A recent vulnerability in the Ethereum network could have allowed hackers to make huge profits from the trade in cryptocurrencies that have not set a gas usage limit.
A critical vulnerability
A group of researchers discovered a vulnerability in Ethereum that allowed attackers to drain trades by burning their ETH with high transaction costs or directly benefiting from the GasToken coinage.
The report specifies that exchanges that allow parties to withdraw ETH from arbitrary addresses without setting a gas usage limit may have been exposed to higher transaction fees. According to the document, there are two different options to exploit this vulnerability.
The first option would allow the hacker to drain the unprotected exchange by charging him for large amounts of transaction fees. The second option would allow the aggressor to coin GasToken for substantial profits simply by imposing a small amount of GasToken as a tax for "naive users".

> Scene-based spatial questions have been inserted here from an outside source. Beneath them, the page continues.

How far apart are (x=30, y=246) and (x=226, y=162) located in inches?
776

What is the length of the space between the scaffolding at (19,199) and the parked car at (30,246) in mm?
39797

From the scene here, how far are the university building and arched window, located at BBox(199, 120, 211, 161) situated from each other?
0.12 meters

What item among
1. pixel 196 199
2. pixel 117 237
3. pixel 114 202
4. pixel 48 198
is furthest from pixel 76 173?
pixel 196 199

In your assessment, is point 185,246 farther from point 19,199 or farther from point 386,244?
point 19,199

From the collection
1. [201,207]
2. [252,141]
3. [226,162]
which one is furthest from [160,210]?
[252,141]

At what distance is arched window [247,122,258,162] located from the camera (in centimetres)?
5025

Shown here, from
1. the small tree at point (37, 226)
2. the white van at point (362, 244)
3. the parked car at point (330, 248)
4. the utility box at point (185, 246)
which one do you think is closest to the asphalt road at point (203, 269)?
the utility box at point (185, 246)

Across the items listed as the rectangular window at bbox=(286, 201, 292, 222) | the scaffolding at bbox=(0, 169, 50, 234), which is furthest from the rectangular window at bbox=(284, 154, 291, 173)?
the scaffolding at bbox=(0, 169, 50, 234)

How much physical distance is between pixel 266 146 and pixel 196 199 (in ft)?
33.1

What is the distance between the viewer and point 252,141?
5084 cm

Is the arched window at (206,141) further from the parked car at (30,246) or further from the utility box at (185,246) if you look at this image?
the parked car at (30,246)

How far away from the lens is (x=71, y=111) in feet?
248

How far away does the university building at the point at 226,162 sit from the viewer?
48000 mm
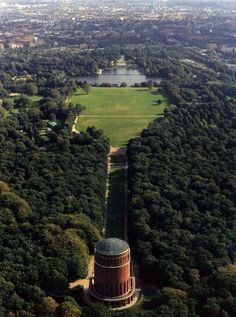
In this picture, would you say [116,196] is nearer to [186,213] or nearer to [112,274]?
[186,213]

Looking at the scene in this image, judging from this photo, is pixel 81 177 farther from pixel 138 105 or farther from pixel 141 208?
pixel 138 105

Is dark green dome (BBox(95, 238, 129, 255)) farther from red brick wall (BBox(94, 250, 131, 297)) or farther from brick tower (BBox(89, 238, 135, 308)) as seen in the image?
red brick wall (BBox(94, 250, 131, 297))

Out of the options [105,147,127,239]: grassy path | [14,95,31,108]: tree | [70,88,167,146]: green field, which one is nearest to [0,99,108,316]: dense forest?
[105,147,127,239]: grassy path

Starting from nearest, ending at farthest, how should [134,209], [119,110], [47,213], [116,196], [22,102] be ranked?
1. [47,213]
2. [134,209]
3. [116,196]
4. [119,110]
5. [22,102]

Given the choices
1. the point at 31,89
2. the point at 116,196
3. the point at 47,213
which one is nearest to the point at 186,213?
the point at 116,196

Problems allegedly resolved
Reportedly, the vulnerability only affected exchanges that initiate Ethereum transactions and not those that process them. Furthermore, the report confirms that decentralized trade, as well as other locations operating on smart contractual transactions initiated by users, have remained unaffected. The report also highlighted that blockchains based on EVM and Ethereum Classic could be affected.
According to the official average publication, researchers have already linked a large part of the affected exchanges that allegedly patched the vulnerability.
In addition, the researchers provided trade recommendations to implement the gas limits on all transactions.
Implement reasonable gas limits on all transactions. If expensive transactions are made, make sure that the user bears the cost. The taxes for a given withdrawal should always cover the necessary gas. – read the report.
What do you think of the newly discovered vulnerability and the lack of protection in certain exchanges? Do not hesitate to let us know in the comments below!
Images courtesy of bitcoinist archives, Shutterstock.